I recently read Will Manidis’ Against Taste and found myself nodding along to much of that essay:

The taste thesis, at its deepest and most simple structure, reverses this order. It places man at the end of the chain of creation, evaluating what has already been generated, rather than at the beginning, participating in the generation itself. It makes man what he has been slowly becoming for a century: a critic of creation rather than a co-creator. A consumer at his core.

This is taste in its most terminal form. The collector doesn’t look at the painting and judge it. The collector reads the critic, then looks at the painting through the critic’s eyes. The painting is not an object in its own right but a theory to be validated. The taste is not in the looking. The taste is in knowing which theory is fashionable to subscribe to.

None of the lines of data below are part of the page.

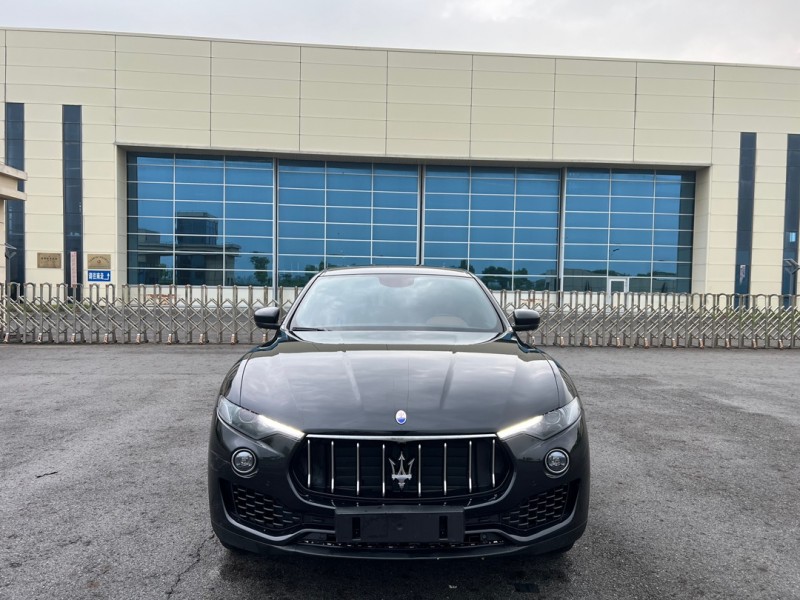 盐城18年玛莎拉蒂Levante1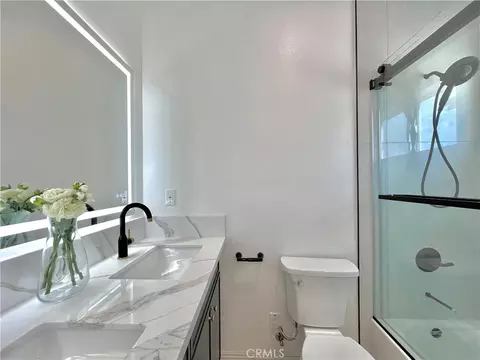 Bath - 936 E Sandra, Arcadia, CA 91006 photo 2 of 10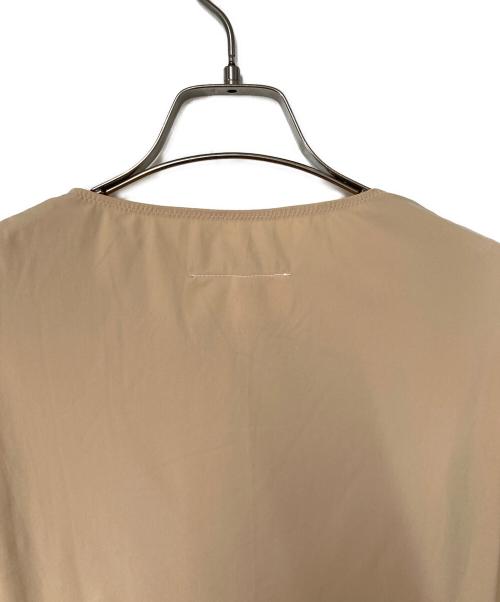 MM6 Maison Margiela（エムエムシックスメゾンマルジェラ）MM6 Maison Margiela (エムエムシックスメゾンマルジェラ) ボディスーツ ベージュ サイズ:Mの古着・服飾アイテム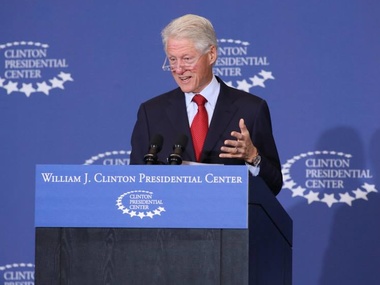 Билл Клинтон поддержал "смелых украинцев", которые борются за демократию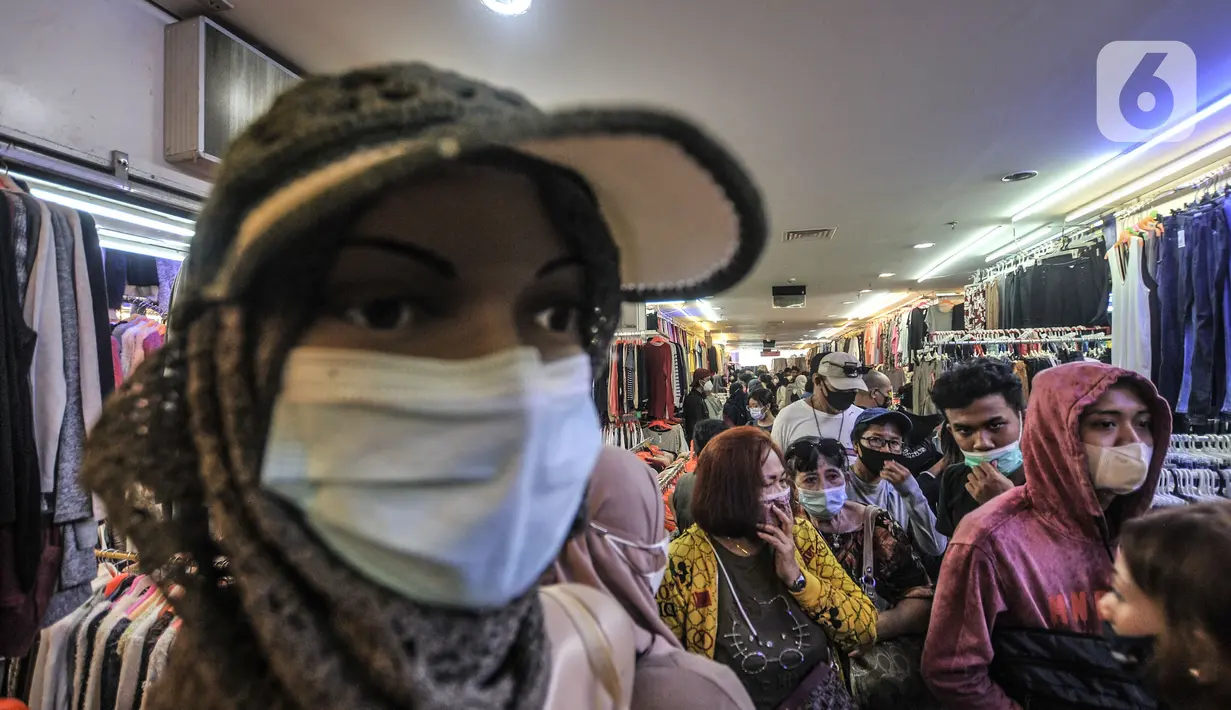 Pengunjung saat memilih pakaian impor bekas di Pasar Senen, Jakarta, Minggu (9/5/2021). Jelang Hari Raya Idul Fitri, bursa pakaian impor bekas masih diminati warga Ibu Kota untuk dikenakan saat Lebaran ataupun aktivitas sehari-hari. (merdeka.com/Iqbal S. Nugroho)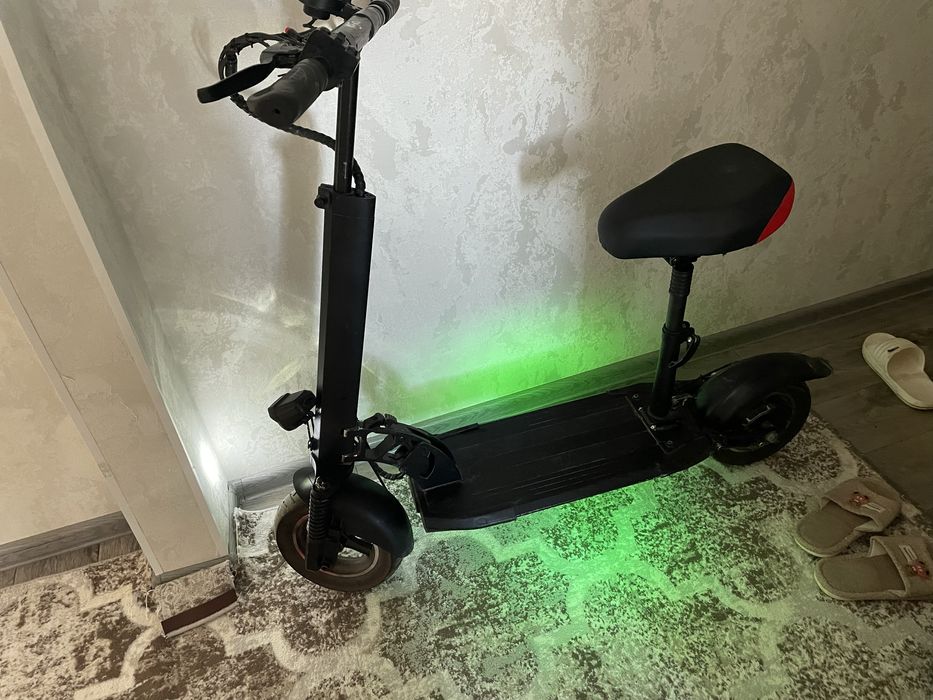 Продам самокат электрический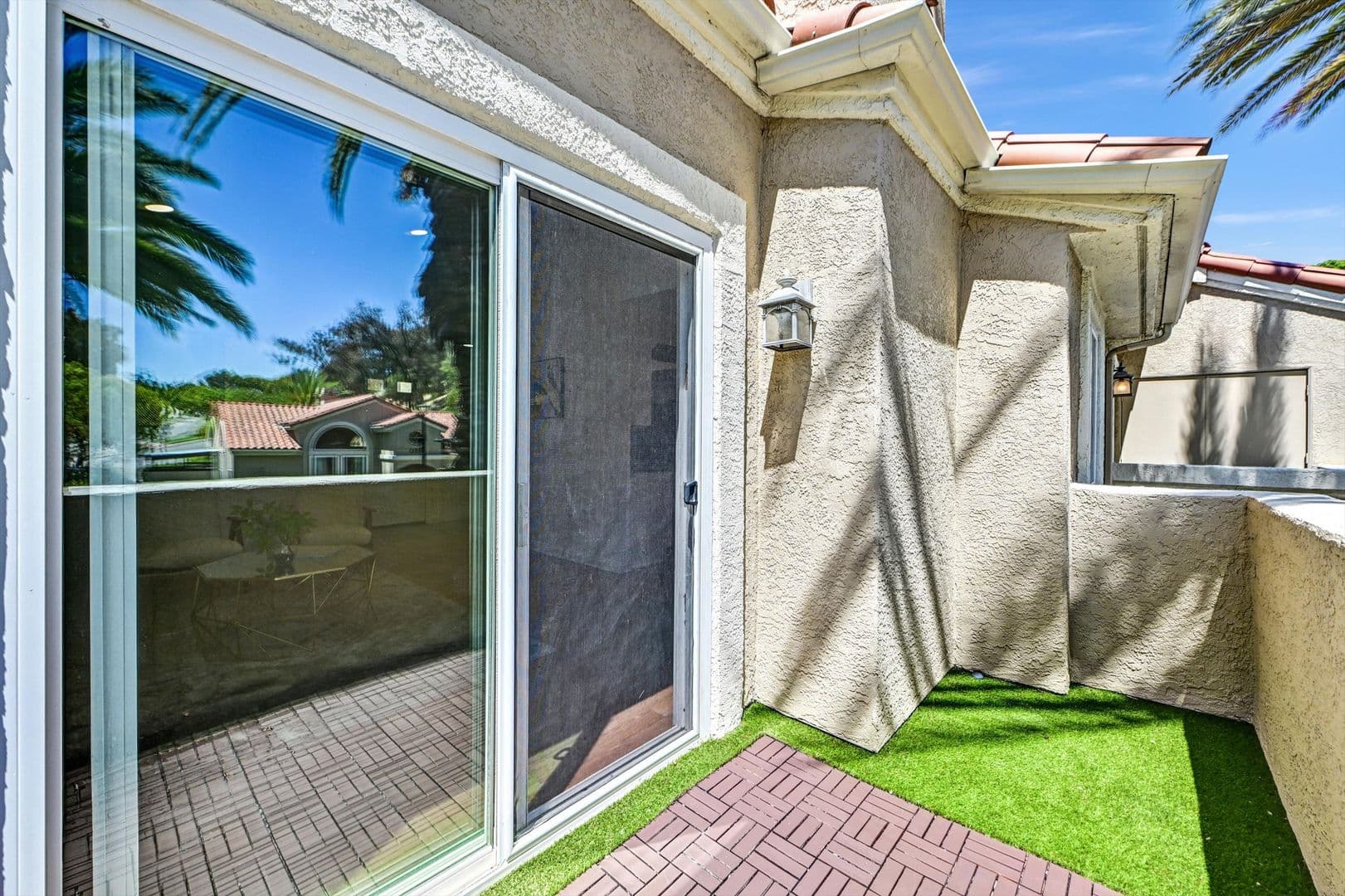 Oceanside Condo: 100 Sea Cliff Way #106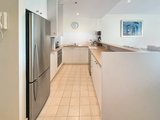 https://images.listonce.com.au/custom/160x/listings/42032-4-yarra-street-geelong-vic-3220/799/01551799_img_05.jpg?W2ro3bn_OR8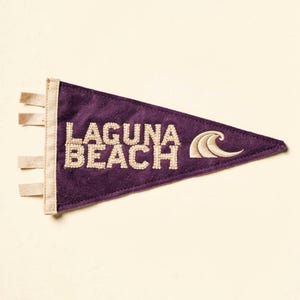 Laguna Beach, California Surf Pennant Print | Vintage Felt Pennant Art | Beach House Decor | Retro Surf Wall Art | Printable Digital Downloa image 2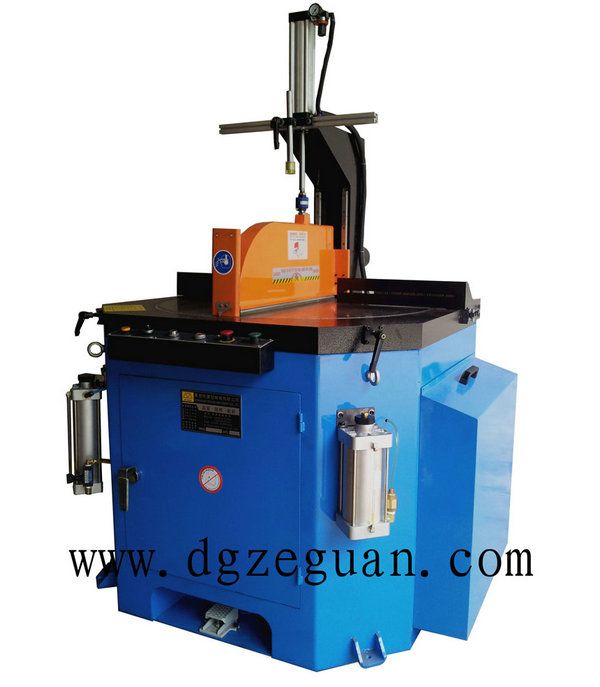 Aluminum formwork blanking machine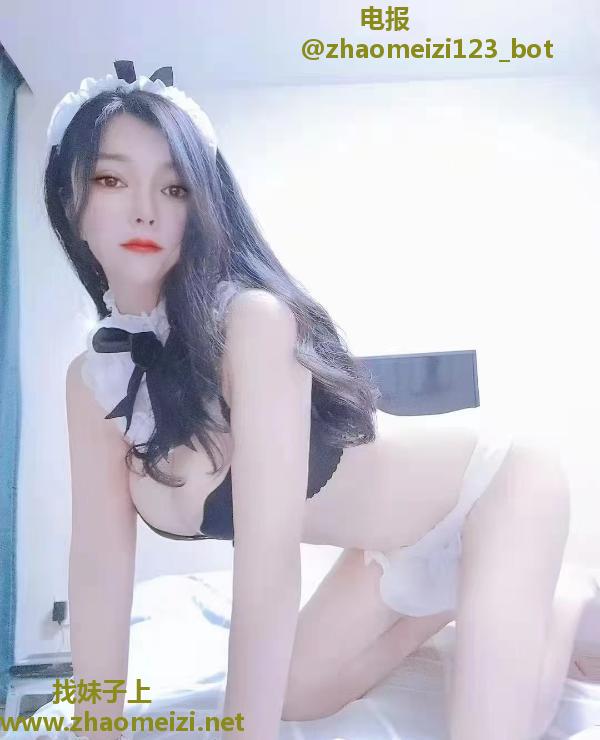 黑丝骚逼妹妹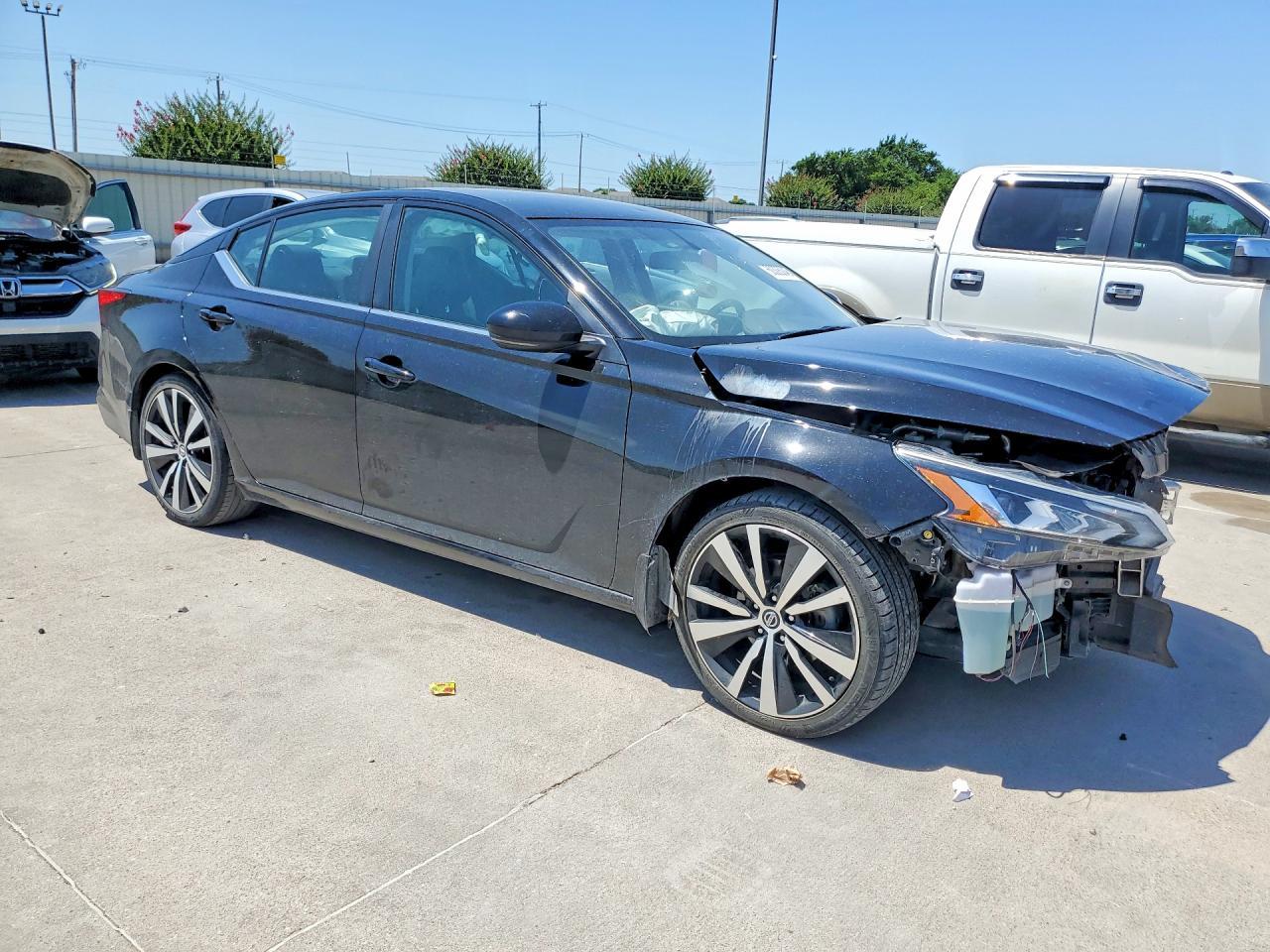 2019 Nissan Altima Sr - Фото 4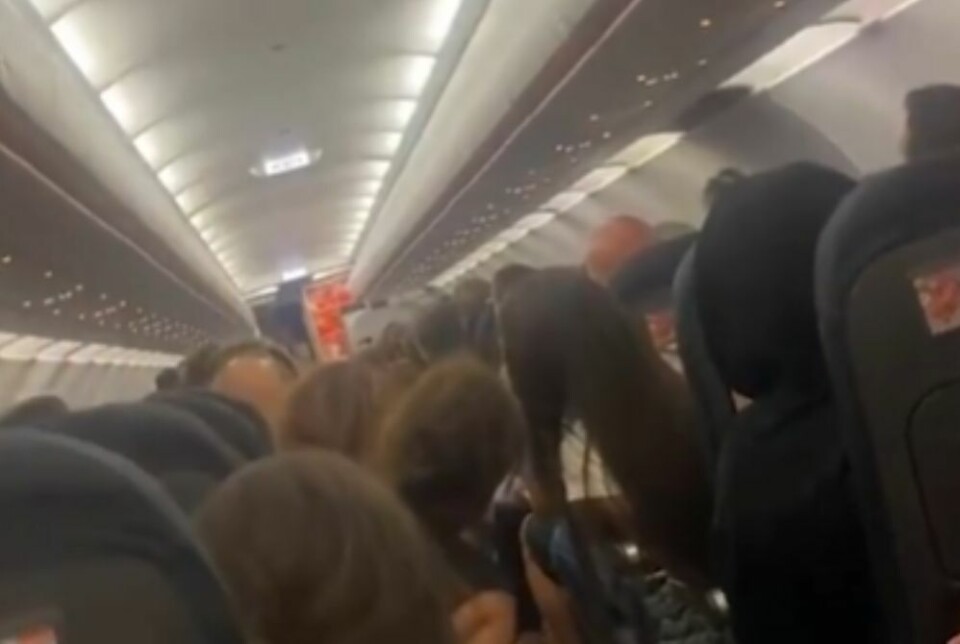 EasyJet valgte å kansellere avgangen fra Tenerife, etter at en passasjer bæsjet på gulv, tak og vegger. Foto: Privat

Strip the transcendent out and what remains is raw consumption. You are no longer participating in a project that exceeds you. You are furnishing a room. The judgment may be exquisite. The room may be beautiful. But the activity has no telos. It is not pointed at heaven. It is not even pointed at the future. It is pointed at a living room wall.

This morning, I thought it connected nicely to Gear Acquisition Syndrome, in the sense that “taste” is thought of as intellectual acquisition. (Hence, the title of this post.) Acquiring taste, knowing the right brand/software/band/media/etc., has become separate from creation.


At a meta-level, this is my first “note”, a new section of my site inspired by notes.jim-nielsen.com, where I’ll typically point elsewhere on the ’net to something I think is worth your time. Partially inspired by two more links that have been punching around in my head the last little while:

… a rule I set for myself a few years ago was that if I was going to consume anything — any media at all — I would have to write myself a little book report at the end of it, to avoid consumption for consumption’s sake.

This is my attempt to get out more thoughts that aren’t necessarily “blog” shaped (and most future posts will probably be a link or two (not four) with less exposition than this one).